Water footprints

What Imperial’s water positive beer looks like in Colorado

Last year, Imperial invested money into the Yampa River project, managed by the Colorado Water Trust, in order to recover and protect more water.

Costa Rican beer company Imperial made a bold statement last month with the announcement of “the world’s first and only water positive beer.” It’s a beer the company says adds more water to the environment than it uses. Along with the announcement came a U.S. launch of Imperial Silver, only available in Colorado. But why would a brewery based in Costa Rica be marketing their new beer in Colorado? Heck, what does “water positive beer” even mean?

It’s all part of a bigger plan to reduce the water footprint of Imperial, put into place by its parent company, Florida Ice & Farm Company (FIFCO), in March of this year.

“All the products we launch are measured economically, socially and environmentally,” says Antonio Macias, export manager of Imperial. “We want brands that leave no footprint to the environment, or socially. Brands that are as light as air.”

It’s a philosophy Macias says will be expanded to FIFCO’s other brands by 2020, something the company calls “air brands.”

In the manufacturing process itself, Imperial has managed to curb its water usage through streamlining the brewing process and reducing the amount of water it uses by 44 percent, according to Gisela Sanchez, the director of corporate relations. Imperial has invested in newer technology and reuses water, while at the same time using less of the vital resource. Of course in the world of brewing this is nothing new. Water-conscious brewing already happens here in Boulder.

Avery Brewery has decreased its water consumption 15-20 percent over the last year by not using water for arbitrary cleanup procedures — such as sweeping the floor with water — and non-extensive rinses, according to Bernardo Alatorre, production manager at Avery.

“We are very aggressive on the efficiency of our processes,” Alatorre says. “By consolidating our production runs, we’re getting 50 percent more beer for the water we are wasting.”

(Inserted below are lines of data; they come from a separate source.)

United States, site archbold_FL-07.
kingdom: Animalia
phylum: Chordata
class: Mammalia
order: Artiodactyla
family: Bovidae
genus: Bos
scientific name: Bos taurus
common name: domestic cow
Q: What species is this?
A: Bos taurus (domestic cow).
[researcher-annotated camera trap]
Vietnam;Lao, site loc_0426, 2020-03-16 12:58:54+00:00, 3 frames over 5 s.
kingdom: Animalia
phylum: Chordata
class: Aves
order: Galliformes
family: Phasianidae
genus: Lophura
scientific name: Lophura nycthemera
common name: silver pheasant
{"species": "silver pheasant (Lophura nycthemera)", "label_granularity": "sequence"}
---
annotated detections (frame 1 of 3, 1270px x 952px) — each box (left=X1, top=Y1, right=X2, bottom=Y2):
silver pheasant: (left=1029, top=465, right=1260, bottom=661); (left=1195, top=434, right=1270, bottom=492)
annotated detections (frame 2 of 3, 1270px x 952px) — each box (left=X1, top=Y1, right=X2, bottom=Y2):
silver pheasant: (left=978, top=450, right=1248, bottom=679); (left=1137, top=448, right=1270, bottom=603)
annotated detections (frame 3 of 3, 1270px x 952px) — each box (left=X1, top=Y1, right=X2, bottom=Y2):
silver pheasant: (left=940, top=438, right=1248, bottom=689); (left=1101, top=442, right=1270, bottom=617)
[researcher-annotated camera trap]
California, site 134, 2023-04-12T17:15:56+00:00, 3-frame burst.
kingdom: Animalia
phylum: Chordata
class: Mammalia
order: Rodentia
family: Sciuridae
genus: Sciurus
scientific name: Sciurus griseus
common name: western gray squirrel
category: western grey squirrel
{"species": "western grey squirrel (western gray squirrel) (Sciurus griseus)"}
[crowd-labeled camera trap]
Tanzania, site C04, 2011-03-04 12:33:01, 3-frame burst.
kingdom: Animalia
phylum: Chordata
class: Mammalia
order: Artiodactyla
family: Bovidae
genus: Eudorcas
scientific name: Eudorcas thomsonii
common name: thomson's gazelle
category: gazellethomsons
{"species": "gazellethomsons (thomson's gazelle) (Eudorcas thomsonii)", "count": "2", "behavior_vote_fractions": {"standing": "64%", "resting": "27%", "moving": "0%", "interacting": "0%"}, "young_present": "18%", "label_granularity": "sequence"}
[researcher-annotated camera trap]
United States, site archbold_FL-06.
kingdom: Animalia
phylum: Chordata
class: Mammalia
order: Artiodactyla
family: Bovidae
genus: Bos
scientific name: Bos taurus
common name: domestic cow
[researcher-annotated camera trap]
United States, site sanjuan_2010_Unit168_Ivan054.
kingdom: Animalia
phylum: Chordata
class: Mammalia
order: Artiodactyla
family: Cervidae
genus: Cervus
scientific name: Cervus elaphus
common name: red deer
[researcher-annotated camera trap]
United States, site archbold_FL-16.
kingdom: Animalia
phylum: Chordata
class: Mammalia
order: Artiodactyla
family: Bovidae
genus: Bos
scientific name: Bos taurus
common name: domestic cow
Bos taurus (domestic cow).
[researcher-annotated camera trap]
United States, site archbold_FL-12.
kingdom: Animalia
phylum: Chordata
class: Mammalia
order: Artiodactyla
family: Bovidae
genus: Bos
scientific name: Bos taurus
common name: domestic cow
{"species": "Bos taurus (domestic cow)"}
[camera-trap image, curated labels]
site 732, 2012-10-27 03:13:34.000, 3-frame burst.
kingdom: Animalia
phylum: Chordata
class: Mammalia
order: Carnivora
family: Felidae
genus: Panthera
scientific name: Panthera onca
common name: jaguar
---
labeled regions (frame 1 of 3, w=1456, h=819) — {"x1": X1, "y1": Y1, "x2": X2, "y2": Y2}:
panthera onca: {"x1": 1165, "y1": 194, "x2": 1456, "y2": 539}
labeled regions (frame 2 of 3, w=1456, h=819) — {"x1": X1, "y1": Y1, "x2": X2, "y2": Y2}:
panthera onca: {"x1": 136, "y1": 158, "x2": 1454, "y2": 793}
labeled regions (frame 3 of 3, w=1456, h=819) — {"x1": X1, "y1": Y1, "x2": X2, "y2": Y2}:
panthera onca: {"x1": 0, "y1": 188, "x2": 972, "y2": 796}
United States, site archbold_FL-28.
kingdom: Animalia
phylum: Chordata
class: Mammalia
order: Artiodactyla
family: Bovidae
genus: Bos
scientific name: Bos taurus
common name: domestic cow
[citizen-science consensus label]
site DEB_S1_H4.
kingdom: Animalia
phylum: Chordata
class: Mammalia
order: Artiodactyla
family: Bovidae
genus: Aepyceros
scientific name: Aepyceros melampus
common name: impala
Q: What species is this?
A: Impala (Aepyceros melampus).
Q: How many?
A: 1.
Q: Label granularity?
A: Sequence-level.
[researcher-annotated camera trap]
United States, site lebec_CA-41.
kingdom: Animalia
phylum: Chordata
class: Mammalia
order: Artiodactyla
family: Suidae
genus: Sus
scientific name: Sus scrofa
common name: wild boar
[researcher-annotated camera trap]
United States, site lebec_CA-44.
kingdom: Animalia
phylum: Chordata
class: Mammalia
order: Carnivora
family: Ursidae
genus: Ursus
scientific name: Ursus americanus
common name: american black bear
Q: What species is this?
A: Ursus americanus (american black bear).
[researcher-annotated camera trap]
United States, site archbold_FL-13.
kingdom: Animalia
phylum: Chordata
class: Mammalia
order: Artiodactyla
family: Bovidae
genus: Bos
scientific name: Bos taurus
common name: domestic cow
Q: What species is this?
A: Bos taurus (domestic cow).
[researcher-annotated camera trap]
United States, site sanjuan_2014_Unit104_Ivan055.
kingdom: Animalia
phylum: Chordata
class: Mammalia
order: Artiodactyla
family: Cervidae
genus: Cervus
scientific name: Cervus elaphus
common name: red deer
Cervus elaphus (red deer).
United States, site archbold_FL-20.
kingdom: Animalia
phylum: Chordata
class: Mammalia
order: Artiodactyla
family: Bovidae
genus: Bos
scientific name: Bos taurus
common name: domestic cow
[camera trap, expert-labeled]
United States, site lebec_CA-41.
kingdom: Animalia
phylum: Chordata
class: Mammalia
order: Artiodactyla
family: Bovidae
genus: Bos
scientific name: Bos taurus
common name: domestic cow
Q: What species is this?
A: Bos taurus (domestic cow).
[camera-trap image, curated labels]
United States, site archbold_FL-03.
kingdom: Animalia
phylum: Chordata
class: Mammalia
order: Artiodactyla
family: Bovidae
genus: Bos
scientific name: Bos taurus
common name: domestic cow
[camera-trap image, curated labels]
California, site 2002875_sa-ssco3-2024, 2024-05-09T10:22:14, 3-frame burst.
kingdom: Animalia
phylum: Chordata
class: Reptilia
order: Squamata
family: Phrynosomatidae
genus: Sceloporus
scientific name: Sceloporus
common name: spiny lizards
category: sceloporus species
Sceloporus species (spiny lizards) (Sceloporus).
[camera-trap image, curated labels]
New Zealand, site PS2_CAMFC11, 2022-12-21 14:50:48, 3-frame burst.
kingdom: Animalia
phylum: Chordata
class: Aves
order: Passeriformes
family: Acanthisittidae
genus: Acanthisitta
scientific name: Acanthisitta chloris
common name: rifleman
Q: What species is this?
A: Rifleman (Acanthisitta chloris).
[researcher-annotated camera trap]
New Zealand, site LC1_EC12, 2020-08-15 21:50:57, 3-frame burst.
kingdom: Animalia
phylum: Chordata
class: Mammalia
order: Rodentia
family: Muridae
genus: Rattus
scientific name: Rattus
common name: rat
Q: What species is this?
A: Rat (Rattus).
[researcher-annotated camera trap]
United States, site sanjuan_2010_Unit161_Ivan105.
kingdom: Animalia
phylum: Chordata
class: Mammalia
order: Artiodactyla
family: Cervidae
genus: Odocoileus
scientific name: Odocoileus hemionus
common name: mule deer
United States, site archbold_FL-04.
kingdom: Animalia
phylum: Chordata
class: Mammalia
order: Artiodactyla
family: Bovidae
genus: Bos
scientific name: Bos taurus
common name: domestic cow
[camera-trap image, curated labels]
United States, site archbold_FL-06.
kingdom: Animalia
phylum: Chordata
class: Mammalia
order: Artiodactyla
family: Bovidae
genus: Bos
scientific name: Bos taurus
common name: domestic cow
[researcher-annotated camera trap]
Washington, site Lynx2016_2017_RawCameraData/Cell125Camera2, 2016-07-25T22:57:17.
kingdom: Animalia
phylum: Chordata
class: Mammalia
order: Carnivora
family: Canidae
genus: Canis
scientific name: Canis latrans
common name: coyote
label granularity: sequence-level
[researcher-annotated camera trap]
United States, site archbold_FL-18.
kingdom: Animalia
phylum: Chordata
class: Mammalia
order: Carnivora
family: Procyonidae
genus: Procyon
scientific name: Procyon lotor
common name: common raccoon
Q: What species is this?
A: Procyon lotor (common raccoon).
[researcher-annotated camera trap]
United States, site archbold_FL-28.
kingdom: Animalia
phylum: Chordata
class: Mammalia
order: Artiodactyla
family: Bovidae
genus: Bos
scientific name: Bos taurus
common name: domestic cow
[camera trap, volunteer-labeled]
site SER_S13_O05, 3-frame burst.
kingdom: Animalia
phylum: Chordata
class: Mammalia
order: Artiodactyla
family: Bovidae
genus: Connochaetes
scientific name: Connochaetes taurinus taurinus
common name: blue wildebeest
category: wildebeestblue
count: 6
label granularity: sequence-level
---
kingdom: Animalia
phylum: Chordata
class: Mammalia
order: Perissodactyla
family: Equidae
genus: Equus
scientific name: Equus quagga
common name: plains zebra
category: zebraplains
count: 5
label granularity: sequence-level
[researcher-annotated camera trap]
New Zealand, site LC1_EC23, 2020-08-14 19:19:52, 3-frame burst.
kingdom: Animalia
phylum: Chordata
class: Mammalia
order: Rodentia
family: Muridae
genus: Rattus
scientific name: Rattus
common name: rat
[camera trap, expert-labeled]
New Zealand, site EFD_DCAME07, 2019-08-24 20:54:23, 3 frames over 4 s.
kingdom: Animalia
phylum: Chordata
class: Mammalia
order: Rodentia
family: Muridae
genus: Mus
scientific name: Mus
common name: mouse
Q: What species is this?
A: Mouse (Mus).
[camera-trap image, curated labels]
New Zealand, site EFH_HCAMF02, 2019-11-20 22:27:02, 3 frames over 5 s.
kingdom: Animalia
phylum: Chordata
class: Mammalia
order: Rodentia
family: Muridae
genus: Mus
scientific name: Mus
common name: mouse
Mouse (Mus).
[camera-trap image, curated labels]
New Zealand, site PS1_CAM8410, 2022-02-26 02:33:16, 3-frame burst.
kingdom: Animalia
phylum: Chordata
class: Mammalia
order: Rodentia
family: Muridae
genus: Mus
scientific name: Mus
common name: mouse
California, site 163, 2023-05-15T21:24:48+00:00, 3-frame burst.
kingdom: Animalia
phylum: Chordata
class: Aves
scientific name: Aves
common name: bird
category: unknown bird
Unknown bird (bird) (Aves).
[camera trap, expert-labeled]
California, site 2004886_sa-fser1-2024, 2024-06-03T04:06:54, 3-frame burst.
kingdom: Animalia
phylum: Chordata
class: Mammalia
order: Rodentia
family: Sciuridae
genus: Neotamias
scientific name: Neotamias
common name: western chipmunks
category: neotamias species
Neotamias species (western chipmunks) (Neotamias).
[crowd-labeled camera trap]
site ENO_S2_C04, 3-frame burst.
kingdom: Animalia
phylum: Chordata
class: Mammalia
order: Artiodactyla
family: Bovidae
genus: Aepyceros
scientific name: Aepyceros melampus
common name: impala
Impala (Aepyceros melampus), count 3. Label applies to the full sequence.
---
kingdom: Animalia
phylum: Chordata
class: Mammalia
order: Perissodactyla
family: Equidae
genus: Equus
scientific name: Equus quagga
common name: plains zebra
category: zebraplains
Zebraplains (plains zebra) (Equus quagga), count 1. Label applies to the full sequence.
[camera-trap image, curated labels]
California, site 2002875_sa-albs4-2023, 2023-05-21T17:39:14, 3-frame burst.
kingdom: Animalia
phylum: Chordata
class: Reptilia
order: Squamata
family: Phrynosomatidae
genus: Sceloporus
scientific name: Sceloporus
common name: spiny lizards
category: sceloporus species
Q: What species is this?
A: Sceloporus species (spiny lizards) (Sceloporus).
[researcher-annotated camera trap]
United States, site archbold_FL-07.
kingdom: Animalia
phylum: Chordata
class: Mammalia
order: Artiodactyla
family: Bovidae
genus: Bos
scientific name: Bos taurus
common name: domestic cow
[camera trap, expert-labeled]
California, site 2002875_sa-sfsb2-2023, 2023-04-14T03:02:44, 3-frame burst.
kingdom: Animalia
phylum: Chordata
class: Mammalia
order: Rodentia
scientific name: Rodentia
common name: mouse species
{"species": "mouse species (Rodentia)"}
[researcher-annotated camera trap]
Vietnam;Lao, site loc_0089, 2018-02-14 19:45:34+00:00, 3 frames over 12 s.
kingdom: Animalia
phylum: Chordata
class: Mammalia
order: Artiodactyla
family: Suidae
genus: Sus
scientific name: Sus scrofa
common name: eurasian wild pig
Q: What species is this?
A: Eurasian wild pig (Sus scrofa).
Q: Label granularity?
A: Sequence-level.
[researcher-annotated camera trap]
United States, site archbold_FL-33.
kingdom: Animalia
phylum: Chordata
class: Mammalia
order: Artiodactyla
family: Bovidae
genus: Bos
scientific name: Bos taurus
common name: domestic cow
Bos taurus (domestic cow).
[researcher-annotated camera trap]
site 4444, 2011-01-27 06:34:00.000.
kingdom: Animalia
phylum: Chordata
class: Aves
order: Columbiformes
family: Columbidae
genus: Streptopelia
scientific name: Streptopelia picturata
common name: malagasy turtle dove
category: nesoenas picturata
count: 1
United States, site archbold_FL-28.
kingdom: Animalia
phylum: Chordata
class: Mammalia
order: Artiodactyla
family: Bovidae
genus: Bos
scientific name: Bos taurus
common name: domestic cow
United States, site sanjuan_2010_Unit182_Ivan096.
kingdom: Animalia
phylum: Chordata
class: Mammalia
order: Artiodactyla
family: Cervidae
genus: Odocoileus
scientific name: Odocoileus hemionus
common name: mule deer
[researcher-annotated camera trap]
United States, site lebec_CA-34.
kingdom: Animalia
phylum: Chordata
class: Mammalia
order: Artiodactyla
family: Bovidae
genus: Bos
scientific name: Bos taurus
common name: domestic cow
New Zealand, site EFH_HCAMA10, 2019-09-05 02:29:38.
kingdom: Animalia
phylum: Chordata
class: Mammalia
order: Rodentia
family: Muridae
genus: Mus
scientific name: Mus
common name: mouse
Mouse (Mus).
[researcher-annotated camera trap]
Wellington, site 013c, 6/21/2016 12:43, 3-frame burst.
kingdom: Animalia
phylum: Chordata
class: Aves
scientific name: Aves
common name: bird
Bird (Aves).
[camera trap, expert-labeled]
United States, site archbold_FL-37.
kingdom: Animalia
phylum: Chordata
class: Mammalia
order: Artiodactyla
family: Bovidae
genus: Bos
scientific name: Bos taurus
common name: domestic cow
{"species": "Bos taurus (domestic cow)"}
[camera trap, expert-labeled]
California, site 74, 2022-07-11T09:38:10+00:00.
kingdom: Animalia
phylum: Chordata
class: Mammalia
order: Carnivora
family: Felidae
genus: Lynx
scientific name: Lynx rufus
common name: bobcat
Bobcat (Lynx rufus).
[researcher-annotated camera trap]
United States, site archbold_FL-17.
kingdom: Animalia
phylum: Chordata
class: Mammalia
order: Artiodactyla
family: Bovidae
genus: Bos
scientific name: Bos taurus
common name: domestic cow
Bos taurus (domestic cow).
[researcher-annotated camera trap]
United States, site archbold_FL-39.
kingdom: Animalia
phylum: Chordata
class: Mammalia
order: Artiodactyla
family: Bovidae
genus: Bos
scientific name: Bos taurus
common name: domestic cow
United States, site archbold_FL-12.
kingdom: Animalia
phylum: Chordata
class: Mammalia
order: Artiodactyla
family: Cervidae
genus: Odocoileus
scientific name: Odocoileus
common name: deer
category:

But it takes a lot more than internal water conservation to be considered an air brand.

Imperial, a Costa Rican beer company, brought its “water positive beer” project to Colorado to further offset water usage. Courtesy of Imperial

In order to achieve water positivity, the Costa Rican company invests in projects across Costa Rica where the water is sourced, enabling it to offset water usage. Nevermind the fact that Colorado ranks second in number of breweries nationally, Imperial invested in the same idea in the Centennial State due to its environmental awareness and willingness to conserve water, a factor that Macias says Colorado shares with Costa Rica.

“Boulder in particular is an environmentally conscious community that has very similar values, like [Costa Rica],” Macias states.

Imperial teamed up with nonprofit Colorado Water Trust (CWT) to bring its water positive message to Colorado, investing an undisclosed amount of money into the existing Yampa River project run by the trust. Since Imperial already makes investments in Costa Rican waterways, the company seeks to inspire others to practice better water management and sustainability. However, adding water to any Colorado water stream is quite complicated.

“Under Colorado water law, water is property interest separate and distinct from land ownership,” says Amy Beatie, executive director of CWT. “You can have an entire river running through your property and not be entitled to dip a bucket in it and take a drop out of that river.”

Much like carbon credits are used by industrial companies to offset their carbon footprint, water in Colorado is subjected to a marketplace structure where someone can buy rights to a certain section or amount of water in a stream with little restriction as to how much they can use.

“Colorado law doesn’t have a requirement that a river stay flowing,” Beatie says. “In fact, we have a constitutional provision that says ‘the right to divert the unappropriated waters of the State of Colorado shall never be denied.’”

With the Colorado water rights system set firmly in place, the main goal of water conservation by CWT is to buy water rights from private owners and make sure the water stays in the stream. With help from Imperial, CWT has already bought 1,200 acre-feet (391 million gallons) this year for the Yampa, and may buy more at the end of the season.

Unless water rights in Colorado change, this is what being water positive looks like: not necessarily adding any new water, but recovering and protecting the water that is otherwise used by private owners.

Correction: The article previously stated Imperial silver was recently reissued in the United States instead of launched for the first time. It also previously failed to mention that Imperial offsets its water usage by investing in water projects in Costa Rica, as well as promoting sustainability in Colorado. We apologize for the inconvenience.